Task objective
Format the lines below as a JSON list of strings, with one string per line and blank lines omitted.

(Stored dataset items)

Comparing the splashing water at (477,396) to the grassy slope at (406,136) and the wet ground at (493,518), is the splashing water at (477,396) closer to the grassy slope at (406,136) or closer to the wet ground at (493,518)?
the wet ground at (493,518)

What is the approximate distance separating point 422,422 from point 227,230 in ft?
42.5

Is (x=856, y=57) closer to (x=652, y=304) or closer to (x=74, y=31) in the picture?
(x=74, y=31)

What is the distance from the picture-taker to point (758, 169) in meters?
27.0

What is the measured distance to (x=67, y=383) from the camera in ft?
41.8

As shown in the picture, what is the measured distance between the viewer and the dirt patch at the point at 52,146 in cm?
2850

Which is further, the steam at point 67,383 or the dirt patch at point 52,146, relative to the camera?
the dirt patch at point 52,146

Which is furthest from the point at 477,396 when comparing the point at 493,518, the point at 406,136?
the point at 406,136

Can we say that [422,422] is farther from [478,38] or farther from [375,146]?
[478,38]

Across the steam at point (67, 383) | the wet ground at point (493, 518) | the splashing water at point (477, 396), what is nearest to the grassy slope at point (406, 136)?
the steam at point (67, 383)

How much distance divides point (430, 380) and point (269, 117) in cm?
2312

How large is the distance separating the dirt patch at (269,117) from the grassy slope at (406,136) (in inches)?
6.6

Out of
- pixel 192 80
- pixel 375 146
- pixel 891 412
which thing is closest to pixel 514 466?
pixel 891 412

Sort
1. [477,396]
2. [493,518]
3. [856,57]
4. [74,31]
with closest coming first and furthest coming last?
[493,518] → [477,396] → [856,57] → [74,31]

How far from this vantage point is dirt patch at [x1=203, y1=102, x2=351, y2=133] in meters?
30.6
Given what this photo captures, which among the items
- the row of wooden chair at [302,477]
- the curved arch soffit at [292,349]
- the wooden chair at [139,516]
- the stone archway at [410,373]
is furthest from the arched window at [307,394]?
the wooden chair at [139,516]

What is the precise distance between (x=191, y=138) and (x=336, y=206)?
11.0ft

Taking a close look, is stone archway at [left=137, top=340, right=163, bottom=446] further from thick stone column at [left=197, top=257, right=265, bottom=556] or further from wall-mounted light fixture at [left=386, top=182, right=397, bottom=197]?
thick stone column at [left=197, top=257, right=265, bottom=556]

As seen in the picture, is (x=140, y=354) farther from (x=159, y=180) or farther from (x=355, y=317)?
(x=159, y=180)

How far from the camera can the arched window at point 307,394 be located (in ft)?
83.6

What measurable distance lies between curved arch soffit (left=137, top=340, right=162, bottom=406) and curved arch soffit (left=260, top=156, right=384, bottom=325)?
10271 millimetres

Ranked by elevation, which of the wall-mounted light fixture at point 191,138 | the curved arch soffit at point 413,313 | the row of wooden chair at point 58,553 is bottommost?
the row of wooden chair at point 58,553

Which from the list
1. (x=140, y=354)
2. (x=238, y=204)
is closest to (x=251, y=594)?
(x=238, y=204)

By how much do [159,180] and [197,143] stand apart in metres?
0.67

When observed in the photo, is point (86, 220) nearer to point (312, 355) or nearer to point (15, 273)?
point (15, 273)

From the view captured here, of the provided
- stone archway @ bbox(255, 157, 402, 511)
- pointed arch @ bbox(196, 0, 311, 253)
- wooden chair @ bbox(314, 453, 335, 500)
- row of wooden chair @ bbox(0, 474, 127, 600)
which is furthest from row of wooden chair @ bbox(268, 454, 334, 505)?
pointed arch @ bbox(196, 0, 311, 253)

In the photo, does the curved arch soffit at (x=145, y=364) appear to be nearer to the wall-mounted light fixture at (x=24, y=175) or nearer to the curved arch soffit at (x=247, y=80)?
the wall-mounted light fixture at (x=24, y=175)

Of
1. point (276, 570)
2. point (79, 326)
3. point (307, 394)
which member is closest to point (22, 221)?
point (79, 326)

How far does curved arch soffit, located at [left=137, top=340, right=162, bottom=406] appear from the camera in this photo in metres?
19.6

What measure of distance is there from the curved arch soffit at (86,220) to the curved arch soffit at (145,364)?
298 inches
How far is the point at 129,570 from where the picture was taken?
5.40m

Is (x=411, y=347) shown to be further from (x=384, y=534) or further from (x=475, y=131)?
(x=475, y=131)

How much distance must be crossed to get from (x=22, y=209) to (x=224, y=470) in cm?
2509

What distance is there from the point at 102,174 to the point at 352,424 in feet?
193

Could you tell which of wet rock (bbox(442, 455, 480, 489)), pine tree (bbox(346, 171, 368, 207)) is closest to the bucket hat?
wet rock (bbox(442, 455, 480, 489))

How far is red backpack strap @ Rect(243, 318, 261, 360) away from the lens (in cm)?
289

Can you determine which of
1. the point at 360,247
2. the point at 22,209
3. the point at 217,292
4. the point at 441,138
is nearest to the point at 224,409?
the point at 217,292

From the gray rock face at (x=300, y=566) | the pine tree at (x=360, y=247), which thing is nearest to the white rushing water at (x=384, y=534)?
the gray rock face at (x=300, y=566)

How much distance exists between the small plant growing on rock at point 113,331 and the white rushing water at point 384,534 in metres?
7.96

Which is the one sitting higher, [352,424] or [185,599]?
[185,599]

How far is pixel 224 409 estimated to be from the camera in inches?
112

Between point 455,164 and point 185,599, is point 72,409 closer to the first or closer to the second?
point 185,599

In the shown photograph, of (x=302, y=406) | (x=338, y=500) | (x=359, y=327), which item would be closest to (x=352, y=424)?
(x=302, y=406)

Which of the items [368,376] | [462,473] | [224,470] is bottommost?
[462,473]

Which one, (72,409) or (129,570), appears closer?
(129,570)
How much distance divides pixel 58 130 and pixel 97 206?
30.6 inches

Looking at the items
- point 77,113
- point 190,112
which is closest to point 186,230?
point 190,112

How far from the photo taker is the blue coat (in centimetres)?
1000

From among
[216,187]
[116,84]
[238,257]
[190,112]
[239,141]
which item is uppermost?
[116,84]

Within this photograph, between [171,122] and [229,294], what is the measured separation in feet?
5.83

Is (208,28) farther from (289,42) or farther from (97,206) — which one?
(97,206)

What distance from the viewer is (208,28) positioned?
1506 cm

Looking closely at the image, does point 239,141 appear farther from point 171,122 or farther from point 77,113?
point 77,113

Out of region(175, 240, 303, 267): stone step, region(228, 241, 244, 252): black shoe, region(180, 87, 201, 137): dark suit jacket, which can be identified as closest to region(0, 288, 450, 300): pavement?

Final result
[
  "Comparing the splashing water at (477,396) to the grassy slope at (406,136) and the wet ground at (493,518), is the splashing water at (477,396) closer to the grassy slope at (406,136) or closer to the wet ground at (493,518)?",
  "the wet ground at (493,518)",
  "What is the approximate distance separating point 422,422 from point 227,230 in ft?",
  "42.5",
  "Is (x=856, y=57) closer to (x=652, y=304) or closer to (x=74, y=31) in the picture?",
  "(x=74, y=31)",
  "What is the distance from the picture-taker to point (758, 169) in meters?",
  "27.0",
  "What is the measured distance to (x=67, y=383) from the camera in ft?",
  "41.8",
  "As shown in the picture, what is the measured distance between the viewer and the dirt patch at the point at 52,146 in cm?",
  "2850",
  "Which is further, the steam at point 67,383 or the dirt patch at point 52,146, relative to the camera?",
  "the dirt patch at point 52,146",
  "Which is furthest from the point at 477,396 when comparing the point at 493,518, the point at 406,136?",
  "the point at 406,136",
  "Can we say that [422,422] is farther from [478,38] or farther from [375,146]?",
  "[478,38]",
  "Across the steam at point (67, 383) | the wet ground at point (493, 518) | the splashing water at point (477, 396), what is nearest to the grassy slope at point (406, 136)?",
  "the steam at point (67, 383)",
  "How much distance divides point (430, 380) and point (269, 117) in cm?",
  "2312",
  "How large is the distance separating the dirt patch at (269,117) from the grassy slope at (406,136) (in inches)?",
  "6.6",
  "Out of",
  "- pixel 192 80",
  "- pixel 375 146",
  "- pixel 891 412",
  "which thing is closest to pixel 514 466?",
  "pixel 891 412",
  "Sort",
  "1. [477,396]",
  "2. [493,518]",
  "3. [856,57]",
  "4. [74,31]",
  "with closest coming first and furthest coming last?",
  "[493,518] → [477,396] → [856,57] → [74,31]",
  "How far from this vantage point is dirt patch at [x1=203, y1=102, x2=351, y2=133] in meters?",
  "30.6",
  "Given what this photo captures, which among the items",
  "- the row of wooden chair at [302,477]",
  "- the curved arch soffit at [292,349]",
  "- the wooden chair at [139,516]",
  "- the stone archway at [410,373]",
  "is furthest from the arched window at [307,394]?",
  "the wooden chair at [139,516]",
  "What is the precise distance between (x=191, y=138) and (x=336, y=206)?",
  "11.0ft",
  "Taking a close look, is stone archway at [left=137, top=340, right=163, bottom=446] further from thick stone column at [left=197, top=257, right=265, bottom=556] or further from wall-mounted light fixture at [left=386, top=182, right=397, bottom=197]?",
  "thick stone column at [left=197, top=257, right=265, bottom=556]",
  "As seen in the picture, is (x=140, y=354) farther from (x=159, y=180) or farther from (x=355, y=317)?",
  "(x=159, y=180)",
  "How far from the camera can the arched window at point 307,394 be located (in ft)?",
  "83.6",
  "What measurable distance lies between curved arch soffit (left=137, top=340, right=162, bottom=406) and curved arch soffit (left=260, top=156, right=384, bottom=325)?",
  "10271 millimetres",
  "Ranked by elevation, which of the wall-mounted light fixture at point 191,138 | the curved arch soffit at point 413,313 | the row of wooden chair at point 58,553 is bottommost?",
  "the row of wooden chair at point 58,553",
  "Which from the list",
  "1. (x=140, y=354)",
  "2. (x=238, y=204)",
  "is closest to (x=251, y=594)?",
  "(x=238, y=204)",
  "By how much do [159,180] and [197,143] stand apart in metres?",
  "0.67",
  "When observed in the photo, is point (86, 220) nearer to point (312, 355) or nearer to point (15, 273)?",
  "point (15, 273)",
  "From the view captured here, of the provided",
  "- stone archway @ bbox(255, 157, 402, 511)",
  "- pointed arch @ bbox(196, 0, 311, 253)",
  "- wooden chair @ bbox(314, 453, 335, 500)",
  "- row of wooden chair @ bbox(0, 474, 127, 600)",
  "which is furthest from row of wooden chair @ bbox(268, 454, 334, 505)?",
  "pointed arch @ bbox(196, 0, 311, 253)",
  "In the photo, does the curved arch soffit at (x=145, y=364) appear to be nearer to the wall-mounted light fixture at (x=24, y=175) or nearer to the curved arch soffit at (x=247, y=80)?",
  "the wall-mounted light fixture at (x=24, y=175)",
  "Of",
  "1. point (276, 570)",
  "2. point (79, 326)",
  "3. point (307, 394)",
  "which member is closest to point (22, 221)?",
  "point (79, 326)",
  "How far does curved arch soffit, located at [left=137, top=340, right=162, bottom=406] appear from the camera in this photo in metres?",
  "19.6",
  "What measure of distance is there from the curved arch soffit at (86,220) to the curved arch soffit at (145,364)?",
  "298 inches",
  "How far is the point at 129,570 from where the picture was taken?",
  "5.40m",
  "Is (x=411, y=347) shown to be further from (x=384, y=534) or further from (x=475, y=131)?",
  "(x=475, y=131)",
  "How much distance must be crossed to get from (x=22, y=209) to (x=224, y=470) in cm?",
  "2509",
  "What distance is there from the point at 102,174 to the point at 352,424 in feet?",
  "193",
  "Could you tell which of wet rock (bbox(442, 455, 480, 489)), pine tree (bbox(346, 171, 368, 207)) is closest to the bucket hat?",
  "wet rock (bbox(442, 455, 480, 489))",
  "How far is red backpack strap @ Rect(243, 318, 261, 360) away from the lens (in cm)?",
  "289",
  "Can you determine which of",
  "1. the point at 360,247",
  "2. the point at 22,209",
  "3. the point at 217,292",
  "4. the point at 441,138",
  "is nearest to the point at 224,409?",
  "the point at 217,292",
  "From the gray rock face at (x=300, y=566) | the pine tree at (x=360, y=247), which thing is nearest to the white rushing water at (x=384, y=534)?",
  "the gray rock face at (x=300, y=566)",
  "How much distance exists between the small plant growing on rock at point 113,331 and the white rushing water at point 384,534 in metres?",
  "7.96",
  "Which is the one sitting higher, [352,424] or [185,599]?",
  "[185,599]",
  "How far is pixel 224 409 estimated to be from the camera in inches?",
  "112",
  "Between point 455,164 and point 185,599, is point 72,409 closer to the first or closer to the second?",
  "point 185,599",
  "In the shown photograph, of (x=302, y=406) | (x=338, y=500) | (x=359, y=327), which item would be closest to (x=352, y=424)?",
  "(x=302, y=406)",
  "Which of the items [368,376] | [462,473] | [224,470] is bottommost?",
  "[462,473]",
  "Which one, (72,409) or (129,570), appears closer?",
  "(129,570)",
  "How much distance divides pixel 58 130 and pixel 97 206?",
  "30.6 inches",
  "Looking at the items",
  "- point 77,113",
  "- point 190,112",
  "which is closest to point 186,230?",
  "point 190,112",
  "How far from the photo taker is the blue coat (in centimetres)?",
  "1000",
  "From among",
  "[216,187]",
  "[116,84]",
  "[238,257]",
  "[190,112]",
  "[239,141]",
  "which item is uppermost?",
  "[116,84]",
  "Within this photograph, between [171,122] and [229,294], what is the measured separation in feet?",
  "5.83",
  "Is (208,28) farther from (289,42) or farther from (97,206) — which one?",
  "(97,206)",
  "What distance from the viewer is (208,28) positioned?",
  "1506 cm",
  "Looking closely at the image, does point 239,141 appear farther from point 171,122 or farther from point 77,113?",
  "point 77,113",
  "Out of region(175, 240, 303, 267): stone step, region(228, 241, 244, 252): black shoe, region(180, 87, 201, 137): dark suit jacket, which can be identified as closest to region(0, 288, 450, 300): pavement?"
]